Ok..downgraded..now what? by Ektoras

Fitch's move is important because it’s the first downgrade of a Euro-zone sovereign into the territory where securities were not eligible for the European Central Bank (ECB)collateral until their temporary change of rules in response to the crisis; an arrangement in place until the end of 2010. Unless the ECB fiddles with its rules before the end of next year, Greek sovereign bonds will no longer be eligible for ECB collateral - if Moody's or S&P downgrade them.
Eurogroup pushed Greece to deliver a revised (and tougher) budget by mid-January. Apart from the pressure from European colleagues, the Greece needs to take S&P very seriously.
The Euro-zone will probably welcome this in the hope that Greece will indeed do enough on their budget. Meanwhile, Greece now desperately needs to get its Euro-zone colleagues to buy into their January 2010 budget, because of the continued risk that something goes wrong during 2010.

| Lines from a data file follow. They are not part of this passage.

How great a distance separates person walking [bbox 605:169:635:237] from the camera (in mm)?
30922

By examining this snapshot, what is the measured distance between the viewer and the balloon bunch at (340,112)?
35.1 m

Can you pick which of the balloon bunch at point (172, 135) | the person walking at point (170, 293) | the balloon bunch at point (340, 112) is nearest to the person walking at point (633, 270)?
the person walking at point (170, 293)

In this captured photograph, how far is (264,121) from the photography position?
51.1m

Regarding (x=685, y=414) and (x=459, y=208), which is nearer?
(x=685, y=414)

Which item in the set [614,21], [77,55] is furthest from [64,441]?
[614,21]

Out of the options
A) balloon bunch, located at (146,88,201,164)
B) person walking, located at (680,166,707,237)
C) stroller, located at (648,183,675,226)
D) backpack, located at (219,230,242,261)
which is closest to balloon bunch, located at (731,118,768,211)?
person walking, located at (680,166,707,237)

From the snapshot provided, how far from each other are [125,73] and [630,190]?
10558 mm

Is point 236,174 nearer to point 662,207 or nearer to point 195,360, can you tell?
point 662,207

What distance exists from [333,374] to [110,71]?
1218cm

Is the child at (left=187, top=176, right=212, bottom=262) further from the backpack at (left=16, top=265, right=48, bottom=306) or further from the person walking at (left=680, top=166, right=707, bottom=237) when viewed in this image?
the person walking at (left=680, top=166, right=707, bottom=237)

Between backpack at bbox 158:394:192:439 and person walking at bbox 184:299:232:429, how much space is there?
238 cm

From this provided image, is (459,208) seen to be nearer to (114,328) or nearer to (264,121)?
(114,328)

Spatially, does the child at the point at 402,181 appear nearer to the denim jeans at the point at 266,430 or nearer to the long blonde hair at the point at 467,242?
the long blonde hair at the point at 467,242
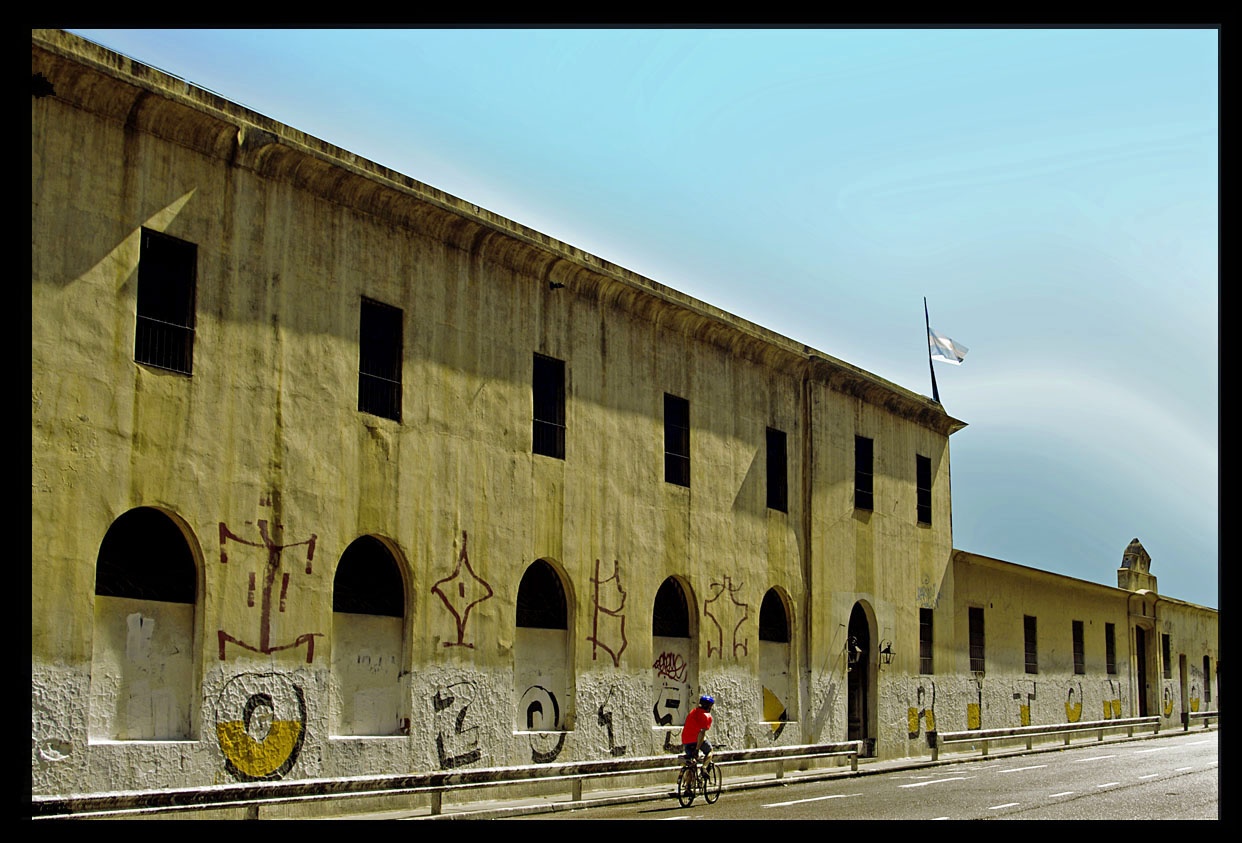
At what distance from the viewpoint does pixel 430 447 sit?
19734 mm

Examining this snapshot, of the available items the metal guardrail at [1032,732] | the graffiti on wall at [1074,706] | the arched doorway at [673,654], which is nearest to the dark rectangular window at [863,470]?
the metal guardrail at [1032,732]

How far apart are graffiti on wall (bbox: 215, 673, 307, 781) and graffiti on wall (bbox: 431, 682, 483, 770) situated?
8.32 ft

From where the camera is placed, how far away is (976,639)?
3716 centimetres

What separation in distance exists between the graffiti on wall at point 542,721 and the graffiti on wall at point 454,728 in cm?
131

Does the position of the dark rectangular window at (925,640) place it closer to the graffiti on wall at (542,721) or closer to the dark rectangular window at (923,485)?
the dark rectangular window at (923,485)

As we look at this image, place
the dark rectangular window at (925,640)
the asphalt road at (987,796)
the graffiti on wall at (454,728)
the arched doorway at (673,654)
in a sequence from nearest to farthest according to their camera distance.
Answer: the asphalt road at (987,796) → the graffiti on wall at (454,728) → the arched doorway at (673,654) → the dark rectangular window at (925,640)

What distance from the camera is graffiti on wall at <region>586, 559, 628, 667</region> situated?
2261 centimetres

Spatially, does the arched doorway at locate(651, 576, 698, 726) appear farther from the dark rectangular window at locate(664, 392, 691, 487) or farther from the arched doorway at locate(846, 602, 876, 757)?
the arched doorway at locate(846, 602, 876, 757)

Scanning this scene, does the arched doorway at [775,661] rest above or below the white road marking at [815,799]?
above

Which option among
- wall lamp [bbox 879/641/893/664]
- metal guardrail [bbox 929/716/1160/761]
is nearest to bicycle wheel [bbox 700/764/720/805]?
wall lamp [bbox 879/641/893/664]

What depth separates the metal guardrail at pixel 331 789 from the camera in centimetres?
1369

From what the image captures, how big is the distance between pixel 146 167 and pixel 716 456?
43.1ft
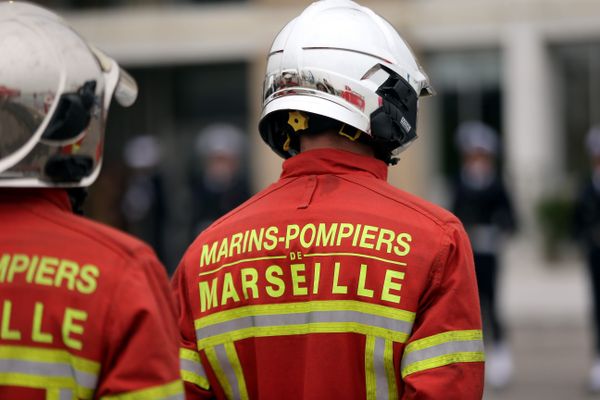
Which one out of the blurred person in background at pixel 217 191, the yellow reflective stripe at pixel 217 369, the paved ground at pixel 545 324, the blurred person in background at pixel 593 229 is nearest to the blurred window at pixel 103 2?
the paved ground at pixel 545 324

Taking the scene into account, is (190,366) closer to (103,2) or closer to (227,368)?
(227,368)

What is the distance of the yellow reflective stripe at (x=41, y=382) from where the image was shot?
2.58 meters

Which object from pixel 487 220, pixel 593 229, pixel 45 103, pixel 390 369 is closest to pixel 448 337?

It's unlikely for ECB to refuse collateral issued by one of its sovereign members, but we are right now solidly on the path in that direction. So something has to give. Greeks will cave in and do somewhat better on the budget to avoid an S&P downgrade in February, but then - if during 2010 things get worse we'll be back in the bind with another downgrade - and then the ECB to bend its rules or change the institutional arrangements for this thing not to get out of control.